Articles:
David Cameron´s mixed message

01.04.10 Publication:

Business endorsement for their NI cut is handy, but will not solve the Tories´ credibility gap with voters over ´efficiency savings´

No one is going to vote on the basis of a 1% rise, or cut, in National Insurance contributions (NICs). Credibility and fairness are the basic economic issues voters care about, surely – along, of course, with a general hope for a better future. For that reason, the businessmen´s letter in the Telegraph is a mixed blessing for George Osborne and the Tories. It will help his rather threadbare credibility, but whether it will help on fairness is more of an open question.

The Tories are quite right to attack Alistair Darling´s increase in NICs. It is rather incredible that a Labour chancellor should raise the principal tax on employment for middle-income groups just when the economy is still struggling to emerge from its long recession. The truth, of course, is that he thought it was a stealth tax: few would notice it, and so it would cause a lot less fuss than a straight rise in income tax.

But for George Osborne to claim he is going to pay for his reversal of the NICs rise through “efficiency savings” is risible.

He was asking for trouble by making that claim, and in the Channel Four debate on Monday, Darling and Vince Cable were quite right to mock him on that point. Even if he were correct – and there is no guarantee that he is, since most new governments simply replace one lot of waste and inefficiency with a dollop of their own – the timing would do him no good. Reversing the NIC rise would cost the Treasury money immediately, whereas efficiency savings could not, even in the best of circumstances, raise much money for at least 12 months, possibly longer.

Having a slate of top businessmen support you cannot be bad, since they do employ a lot of people and do hold part of the economy´s future in their hands. But it carries two risks.

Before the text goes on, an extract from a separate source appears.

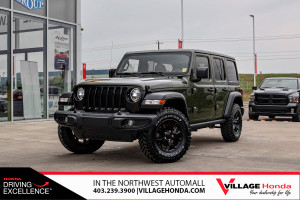 2021 Jeep Wrangler Unlimited Sport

The first is the same as when a slate of economists wrote letters backing Tory policy on the budget deficit: it could well be that another group of business leaders might be drummed up by the ever-creative Lord Mandelson to say the opposite. The other, though, is that business leaders, with their far-from-middling-incomes, are not exactly popular right now. OK, they weren´t bankers. But if David Cameron and George Osborne want (as they should) to stand for the whole nation, rather than just the rich or the powerful, then this blurs that message.